* **Aim**
The records below must be transcribed exactly. Do not include the pictures.

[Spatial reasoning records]
■ ■ ■
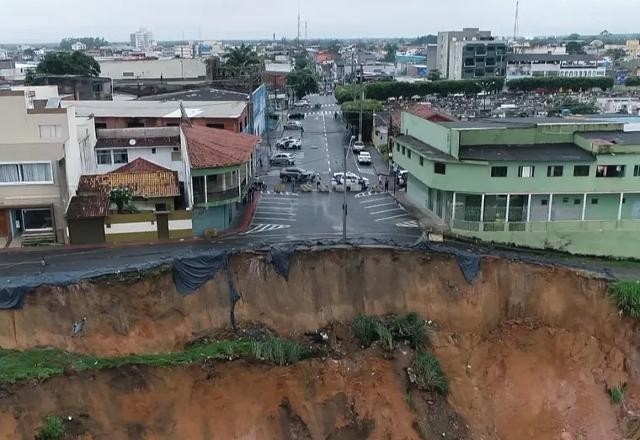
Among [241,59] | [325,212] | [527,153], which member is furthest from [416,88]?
[527,153]

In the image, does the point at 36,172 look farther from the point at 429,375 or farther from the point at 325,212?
the point at 429,375

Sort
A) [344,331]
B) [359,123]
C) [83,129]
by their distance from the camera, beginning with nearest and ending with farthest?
[344,331], [83,129], [359,123]

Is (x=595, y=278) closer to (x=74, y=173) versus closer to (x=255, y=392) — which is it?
(x=255, y=392)

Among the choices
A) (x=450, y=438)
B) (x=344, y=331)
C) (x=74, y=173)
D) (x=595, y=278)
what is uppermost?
(x=74, y=173)

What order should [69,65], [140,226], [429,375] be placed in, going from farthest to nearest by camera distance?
[69,65]
[140,226]
[429,375]

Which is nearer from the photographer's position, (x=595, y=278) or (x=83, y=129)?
(x=595, y=278)

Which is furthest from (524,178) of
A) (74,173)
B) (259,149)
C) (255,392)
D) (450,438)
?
(259,149)

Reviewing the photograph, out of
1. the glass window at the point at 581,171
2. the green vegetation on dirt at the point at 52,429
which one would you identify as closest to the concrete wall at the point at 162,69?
the glass window at the point at 581,171
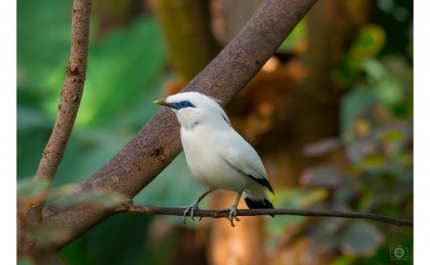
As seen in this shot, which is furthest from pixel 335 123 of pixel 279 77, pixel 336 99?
pixel 279 77

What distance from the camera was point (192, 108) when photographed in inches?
28.2

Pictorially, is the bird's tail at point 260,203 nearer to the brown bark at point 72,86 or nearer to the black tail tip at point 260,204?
the black tail tip at point 260,204

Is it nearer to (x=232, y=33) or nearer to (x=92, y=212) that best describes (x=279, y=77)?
(x=232, y=33)

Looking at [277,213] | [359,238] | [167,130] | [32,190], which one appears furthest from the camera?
[359,238]

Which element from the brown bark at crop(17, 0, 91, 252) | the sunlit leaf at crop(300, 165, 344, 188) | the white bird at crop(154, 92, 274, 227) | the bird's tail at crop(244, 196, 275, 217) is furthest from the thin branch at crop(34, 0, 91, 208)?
the sunlit leaf at crop(300, 165, 344, 188)

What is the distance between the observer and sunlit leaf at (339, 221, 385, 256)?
116 centimetres

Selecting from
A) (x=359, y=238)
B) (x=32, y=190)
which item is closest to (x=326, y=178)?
(x=359, y=238)

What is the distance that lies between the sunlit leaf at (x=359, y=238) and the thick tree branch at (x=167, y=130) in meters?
0.49

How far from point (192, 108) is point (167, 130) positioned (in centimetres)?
11

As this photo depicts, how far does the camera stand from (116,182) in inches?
31.2

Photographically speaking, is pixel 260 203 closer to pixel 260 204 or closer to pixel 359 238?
pixel 260 204

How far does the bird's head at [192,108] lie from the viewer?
2.33 ft

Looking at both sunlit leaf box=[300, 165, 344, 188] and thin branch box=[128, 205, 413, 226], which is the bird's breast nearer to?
thin branch box=[128, 205, 413, 226]

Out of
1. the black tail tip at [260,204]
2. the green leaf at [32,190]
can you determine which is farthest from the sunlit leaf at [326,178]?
the green leaf at [32,190]
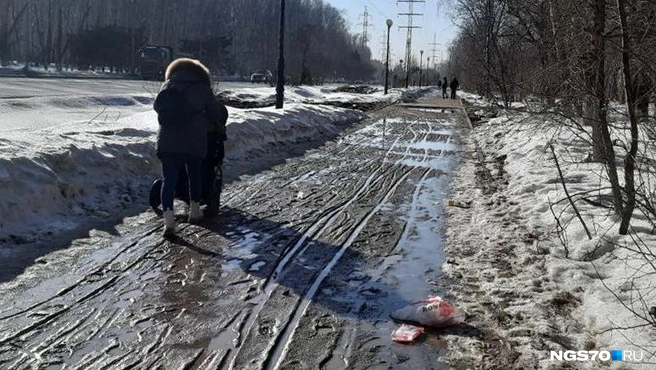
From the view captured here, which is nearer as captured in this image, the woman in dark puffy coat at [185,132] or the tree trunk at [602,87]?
the tree trunk at [602,87]

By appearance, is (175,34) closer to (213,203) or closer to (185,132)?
(213,203)

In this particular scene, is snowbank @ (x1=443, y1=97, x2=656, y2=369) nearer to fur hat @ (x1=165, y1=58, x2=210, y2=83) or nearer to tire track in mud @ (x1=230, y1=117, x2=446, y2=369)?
tire track in mud @ (x1=230, y1=117, x2=446, y2=369)

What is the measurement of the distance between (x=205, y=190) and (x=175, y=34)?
340 feet

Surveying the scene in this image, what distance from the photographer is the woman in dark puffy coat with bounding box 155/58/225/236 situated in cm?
687

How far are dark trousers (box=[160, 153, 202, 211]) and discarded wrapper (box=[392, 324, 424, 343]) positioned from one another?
10.5 ft

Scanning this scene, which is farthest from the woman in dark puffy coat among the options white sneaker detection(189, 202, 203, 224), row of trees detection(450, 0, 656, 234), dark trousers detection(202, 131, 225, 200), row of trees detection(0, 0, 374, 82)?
row of trees detection(0, 0, 374, 82)

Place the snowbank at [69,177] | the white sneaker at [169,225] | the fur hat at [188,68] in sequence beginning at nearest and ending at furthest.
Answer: the white sneaker at [169,225] < the snowbank at [69,177] < the fur hat at [188,68]

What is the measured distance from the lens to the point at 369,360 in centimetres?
404

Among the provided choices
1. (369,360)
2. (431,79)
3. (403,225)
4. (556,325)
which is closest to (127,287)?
(369,360)

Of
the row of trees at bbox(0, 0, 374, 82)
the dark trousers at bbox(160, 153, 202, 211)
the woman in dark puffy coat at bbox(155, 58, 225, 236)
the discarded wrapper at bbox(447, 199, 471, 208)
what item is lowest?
the discarded wrapper at bbox(447, 199, 471, 208)

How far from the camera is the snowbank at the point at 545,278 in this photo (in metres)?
4.20

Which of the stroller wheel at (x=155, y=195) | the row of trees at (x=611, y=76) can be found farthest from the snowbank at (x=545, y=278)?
the stroller wheel at (x=155, y=195)

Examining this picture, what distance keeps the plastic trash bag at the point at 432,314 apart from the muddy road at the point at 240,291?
14 centimetres

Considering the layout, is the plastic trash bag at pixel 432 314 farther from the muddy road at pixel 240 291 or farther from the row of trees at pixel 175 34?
the row of trees at pixel 175 34
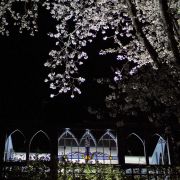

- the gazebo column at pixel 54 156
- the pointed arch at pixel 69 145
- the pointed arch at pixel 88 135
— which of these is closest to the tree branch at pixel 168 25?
the gazebo column at pixel 54 156

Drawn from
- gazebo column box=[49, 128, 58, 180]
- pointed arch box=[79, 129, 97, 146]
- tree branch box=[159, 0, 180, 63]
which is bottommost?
gazebo column box=[49, 128, 58, 180]


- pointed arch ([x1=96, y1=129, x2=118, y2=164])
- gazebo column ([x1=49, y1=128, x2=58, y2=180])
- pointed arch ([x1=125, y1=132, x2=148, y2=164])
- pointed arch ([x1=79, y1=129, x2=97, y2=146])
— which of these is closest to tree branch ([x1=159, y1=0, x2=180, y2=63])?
gazebo column ([x1=49, y1=128, x2=58, y2=180])

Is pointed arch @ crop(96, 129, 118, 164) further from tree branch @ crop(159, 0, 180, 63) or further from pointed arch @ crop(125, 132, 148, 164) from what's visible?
tree branch @ crop(159, 0, 180, 63)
■ ■ ■
* **Output of the exercise**
Among [241,59] | [325,212] | [527,153], which member is furthest from [416,88]?
[527,153]

In the image, does the point at 36,172 look farther from the point at 429,375 or farther from the point at 325,212?
the point at 429,375

Sort
A) [344,331]
B) [359,123]
C) [83,129]
by their distance from the camera, beginning with nearest and ending with farthest?
[344,331], [83,129], [359,123]

Is (x=595, y=278) closer to (x=74, y=173) versus closer to (x=255, y=392) — which is it?
(x=255, y=392)

Among the choices
A) (x=450, y=438)
B) (x=344, y=331)
C) (x=74, y=173)
D) (x=595, y=278)
what is uppermost?
(x=74, y=173)

What order should [69,65], [140,226], [429,375] be placed in, going from farthest to nearest by camera distance?
[69,65]
[140,226]
[429,375]

Which is nearer from the photographer's position, (x=595, y=278) or (x=83, y=129)?
(x=595, y=278)

Which is furthest from (524,178) of
A) (74,173)
B) (259,149)
C) (255,392)
D) (450,438)
?
(259,149)

Reviewing the photograph, out of
1. the glass window at the point at 581,171
2. the green vegetation on dirt at the point at 52,429
which one would you identify as closest to the concrete wall at the point at 162,69?
the glass window at the point at 581,171
As seen in this shot, which is furthest from pixel 335 123 of pixel 279 77, pixel 336 99?
pixel 279 77

What distance from the camera was point (192, 108) when photographed in inches?
28.2

Pictorially, is the bird's tail at point 260,203 nearer to the brown bark at point 72,86 or nearer to the black tail tip at point 260,204?
the black tail tip at point 260,204

Is it nearer to (x=232, y=33) or nearer to (x=92, y=212) that best describes (x=279, y=77)?
(x=232, y=33)

Looking at [277,213] | [359,238] | [167,130] | [32,190], which one appears furthest from the camera?
[359,238]

Which element from the brown bark at crop(17, 0, 91, 252) | the sunlit leaf at crop(300, 165, 344, 188) | the white bird at crop(154, 92, 274, 227) | the bird's tail at crop(244, 196, 275, 217) is furthest from the thin branch at crop(34, 0, 91, 208)?
the sunlit leaf at crop(300, 165, 344, 188)

What is the distance between the observer and sunlit leaf at (339, 221, 385, 256)?
116 centimetres

Selecting from
A) (x=359, y=238)
B) (x=32, y=190)
which item is closest to (x=326, y=178)?
(x=359, y=238)

What is the distance that lies between the sunlit leaf at (x=359, y=238) and the thick tree branch at (x=167, y=130) in meters?
0.49

How far from point (192, 108) is point (167, 130) positioned (in centimetres)?
11

As this photo depicts, how far does the camera stand from (116,182) in inches?
31.2

Photographically speaking, is pixel 260 203 closer to pixel 260 204 or closer to pixel 359 238?
pixel 260 204

How far does the bird's head at [192,108] lie from the viewer?
2.33 ft

Looking at both sunlit leaf box=[300, 165, 344, 188] and thin branch box=[128, 205, 413, 226], which is the bird's breast nearer to?
thin branch box=[128, 205, 413, 226]

Out of
1. the black tail tip at [260,204]
2. the green leaf at [32,190]
can you determine which is farthest from the sunlit leaf at [326,178]?
the green leaf at [32,190]
From the view captured here, which is nearer as captured in this image, the woman in dark puffy coat at [185,132] or the tree trunk at [602,87]?
the tree trunk at [602,87]

By appearance, is (175,34) closer to (213,203) or closer to (185,132)?
(213,203)

In this particular scene, is snowbank @ (x1=443, y1=97, x2=656, y2=369) nearer to fur hat @ (x1=165, y1=58, x2=210, y2=83) or nearer to tire track in mud @ (x1=230, y1=117, x2=446, y2=369)?
tire track in mud @ (x1=230, y1=117, x2=446, y2=369)

What is the measurement of the distance between (x=205, y=190) and (x=175, y=34)?
340 feet

Surveying the scene in this image, what distance from the photographer is the woman in dark puffy coat with bounding box 155/58/225/236 situated in cm?
687

How far are dark trousers (box=[160, 153, 202, 211]) and discarded wrapper (box=[392, 324, 424, 343]) positioned from one another?
10.5 ft

Scanning this scene, which is farthest from the woman in dark puffy coat among the options white sneaker detection(189, 202, 203, 224), row of trees detection(450, 0, 656, 234), dark trousers detection(202, 131, 225, 200), row of trees detection(0, 0, 374, 82)?
row of trees detection(0, 0, 374, 82)

Place the snowbank at [69,177] | the white sneaker at [169,225] | the fur hat at [188,68] in sequence beginning at nearest and ending at furthest.
Answer: the white sneaker at [169,225] < the snowbank at [69,177] < the fur hat at [188,68]

What is the measured distance from the lens to the point at 369,360 in centimetres?
404

Among the provided choices
1. (369,360)
2. (431,79)
3. (403,225)
4. (556,325)
which is closest to (127,287)?
(369,360)

Of
the row of trees at bbox(0, 0, 374, 82)
the dark trousers at bbox(160, 153, 202, 211)
the woman in dark puffy coat at bbox(155, 58, 225, 236)
the discarded wrapper at bbox(447, 199, 471, 208)
what item is lowest?
the discarded wrapper at bbox(447, 199, 471, 208)

How far from the camera is the snowbank at the point at 545,278 in this photo (in metres)?
4.20

Which of the stroller wheel at (x=155, y=195) | the row of trees at (x=611, y=76) can be found farthest from the snowbank at (x=545, y=278)?
the stroller wheel at (x=155, y=195)

Examining this picture, what distance keeps the plastic trash bag at the point at 432,314 apart from the muddy road at the point at 240,291?
14 centimetres

Considering the layout, is the plastic trash bag at pixel 432 314 farther from the muddy road at pixel 240 291 or farther from the row of trees at pixel 175 34?
the row of trees at pixel 175 34

- the gazebo column at pixel 54 156
- the pointed arch at pixel 69 145
- the pointed arch at pixel 88 135
— which of these is closest to the tree branch at pixel 168 25?
the gazebo column at pixel 54 156

Drawn from
- gazebo column box=[49, 128, 58, 180]
- pointed arch box=[79, 129, 97, 146]
- tree branch box=[159, 0, 180, 63]
which is bottommost?
gazebo column box=[49, 128, 58, 180]


- pointed arch ([x1=96, y1=129, x2=118, y2=164])
- gazebo column ([x1=49, y1=128, x2=58, y2=180])
- pointed arch ([x1=125, y1=132, x2=148, y2=164])
- pointed arch ([x1=79, y1=129, x2=97, y2=146])
— which of these is closest to tree branch ([x1=159, y1=0, x2=180, y2=63])?
gazebo column ([x1=49, y1=128, x2=58, y2=180])

Is pointed arch @ crop(96, 129, 118, 164) further from tree branch @ crop(159, 0, 180, 63) or further from pointed arch @ crop(125, 132, 148, 164) from what's visible?
tree branch @ crop(159, 0, 180, 63)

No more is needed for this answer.